Manchmal kann bei Zweifelsfällen auch ein Trinkgeld helfen, da will ich jetzt gar nicht reden, aber im Prinzip musst du alle gleich behandeln. Ob das ein junger Mensch ist oder ein alter, ob der in einer Rostschüssel vorfährt oder im neuesten Ferrari, ob das ein Mann ist oder eine Frau, vor dem Mist sind alle Menschen gleich. Höchstens im Umgangston, da will ich jetzt die Müllmänner nicht heiliger hinstellen, als sie waren. Es sind schon Sachen vorgekommen. Wenn da die Richtige hereingekommen ist, hat man vielleicht schon einmal ein bisschen freundlicher gegrüßt als bei einem Mann. Da hat es schon vorkommen können, dass man nicht nur gesagt hat »Was haben wir da?«, sondern vielleicht auch einmal »Was bringen Sie mir Schönes?«. Oder man hat sogar das Gespräch gesucht mit einem freundlichen »Können Sie das nicht noch brauchen? Sind Sie sich sicher, dass Sie das wegschmeißen wollen?«. Oder sogar »weggeben« statt »wegschmeißen«, weil klingt doch einfühlsamer.

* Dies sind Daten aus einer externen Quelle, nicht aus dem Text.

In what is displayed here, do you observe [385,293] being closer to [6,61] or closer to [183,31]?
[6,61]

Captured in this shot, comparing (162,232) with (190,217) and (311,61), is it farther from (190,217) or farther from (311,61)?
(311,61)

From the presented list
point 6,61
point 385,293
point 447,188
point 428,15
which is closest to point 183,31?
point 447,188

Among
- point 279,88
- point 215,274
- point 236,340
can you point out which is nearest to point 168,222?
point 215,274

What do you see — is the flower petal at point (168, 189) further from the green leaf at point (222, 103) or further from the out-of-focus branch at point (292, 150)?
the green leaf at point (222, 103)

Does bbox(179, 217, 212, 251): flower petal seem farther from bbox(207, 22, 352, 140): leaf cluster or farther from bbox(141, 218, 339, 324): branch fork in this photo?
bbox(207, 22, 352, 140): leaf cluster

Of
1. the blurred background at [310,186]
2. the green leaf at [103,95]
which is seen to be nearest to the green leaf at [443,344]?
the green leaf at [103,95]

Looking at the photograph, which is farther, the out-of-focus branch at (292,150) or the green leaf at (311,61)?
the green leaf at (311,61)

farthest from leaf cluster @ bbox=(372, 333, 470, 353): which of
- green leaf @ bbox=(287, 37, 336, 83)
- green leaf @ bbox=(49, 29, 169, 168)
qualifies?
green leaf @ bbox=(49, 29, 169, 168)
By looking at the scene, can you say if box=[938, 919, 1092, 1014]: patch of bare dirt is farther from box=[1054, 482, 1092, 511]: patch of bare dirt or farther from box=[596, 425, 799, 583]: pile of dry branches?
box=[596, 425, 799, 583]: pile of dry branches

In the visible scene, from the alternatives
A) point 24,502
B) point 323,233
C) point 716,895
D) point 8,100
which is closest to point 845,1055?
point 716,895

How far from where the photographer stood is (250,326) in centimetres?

Und du darfst eines nicht vergessen. Die orange Arbeitskluft ist so was wie eine Uniform. Da stehst du ganz anders da als Mann. Sicher, Orange steht nicht jedem, aber wenn es einem steht, eins a. Dem Udo ist das Orange überhaupt nicht gestanden, das muss ich ganz ehrlich sagen, weil der Udo blonder Typ. Sogar rotblonder Typ, wenn man ganz ehrlich ist. Es war ihm aber nicht bewusst, dass ihm das Orange nicht steht, und das war sein großer Trumpf. Weil wenn du dich schön fühlst, dann hast du die Ausstrahlung, egal ob dir das Orange steht oder nicht. Und der Udo eine wahnsinnige Freude mit sich gehabt, wenn der mit seinem Zopf über den Mistplatz spaziert ist, hat jeder sofort gewusst, der Udo ein Glückskind. Wenn du mich fragst, hat er sogar seine Zahnlücke noch für die besondere Note gehalten, weil der Udo immer extra breit gegrinst, damit die Zahnlücke zur Geltung kommt.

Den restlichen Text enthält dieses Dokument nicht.